* Given problem *
Copy the rows below word for word, everything from the line that contains "What amount of" down to the end of the rows, with both ends included.
## begin
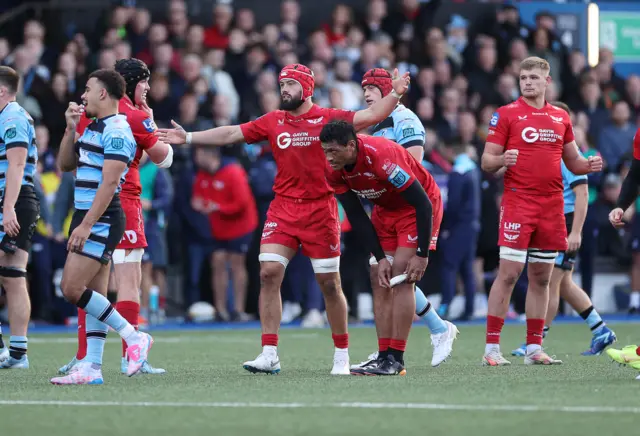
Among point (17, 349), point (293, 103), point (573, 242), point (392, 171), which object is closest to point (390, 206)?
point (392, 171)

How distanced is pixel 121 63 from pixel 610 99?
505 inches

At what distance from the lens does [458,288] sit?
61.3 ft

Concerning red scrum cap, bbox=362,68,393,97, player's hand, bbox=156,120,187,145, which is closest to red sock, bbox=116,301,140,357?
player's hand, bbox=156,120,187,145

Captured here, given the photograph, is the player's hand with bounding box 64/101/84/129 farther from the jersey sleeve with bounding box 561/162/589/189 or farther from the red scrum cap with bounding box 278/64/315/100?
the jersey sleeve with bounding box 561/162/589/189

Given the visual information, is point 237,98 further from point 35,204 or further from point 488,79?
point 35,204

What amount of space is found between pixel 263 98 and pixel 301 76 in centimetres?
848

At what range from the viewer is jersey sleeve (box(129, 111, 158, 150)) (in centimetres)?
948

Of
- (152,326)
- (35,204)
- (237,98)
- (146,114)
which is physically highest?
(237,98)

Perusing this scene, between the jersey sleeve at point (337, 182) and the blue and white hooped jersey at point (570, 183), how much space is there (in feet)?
## end
* Reply *
What amount of space is found between pixel 263 98 and pixel 301 76 in centimetres?
848

At what range from the viewer is jersey sleeve (box(129, 111, 158, 150)) (in centimetres)?
948

Of
- (152,326)
- (35,204)
- (237,98)
- (146,114)
which is physically highest?
(237,98)

Perusing this scene, between the jersey sleeve at point (337, 182) and the blue and white hooped jersey at point (570, 183), how much space is there (in feet)?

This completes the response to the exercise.